Collected data entries
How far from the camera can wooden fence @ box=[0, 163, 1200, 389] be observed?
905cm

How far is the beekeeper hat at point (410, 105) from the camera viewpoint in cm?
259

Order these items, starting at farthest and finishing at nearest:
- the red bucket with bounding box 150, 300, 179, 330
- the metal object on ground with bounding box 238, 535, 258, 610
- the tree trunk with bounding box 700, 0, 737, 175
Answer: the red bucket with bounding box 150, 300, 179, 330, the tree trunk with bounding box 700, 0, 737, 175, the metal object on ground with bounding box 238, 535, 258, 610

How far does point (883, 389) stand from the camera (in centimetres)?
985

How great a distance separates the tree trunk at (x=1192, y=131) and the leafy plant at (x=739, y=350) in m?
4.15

** Directions for this task **
Rewrite all the records above with "camera" replaced by "viewer" everywhere it occurs, keeping everything else the same.

** Written solution **
How far from the viewer can wooden fence @ box=[0, 163, 1200, 389] be observed?
905cm

How far is the beekeeper hat at point (410, 105) from the viewer viewpoint in cm?
259

Order these items, starting at farthest and finishing at nearest:
- the red bucket with bounding box 150, 300, 179, 330
- the metal object on ground with bounding box 238, 535, 258, 610
- the tree trunk with bounding box 700, 0, 737, 175
Answer: the red bucket with bounding box 150, 300, 179, 330, the tree trunk with bounding box 700, 0, 737, 175, the metal object on ground with bounding box 238, 535, 258, 610

How far does point (883, 389) stand from the viewer (in centimetres)?
985

How great a distance separates the tree trunk at (x=1192, y=131) and the leafy plant at (x=739, y=350) in m?
4.15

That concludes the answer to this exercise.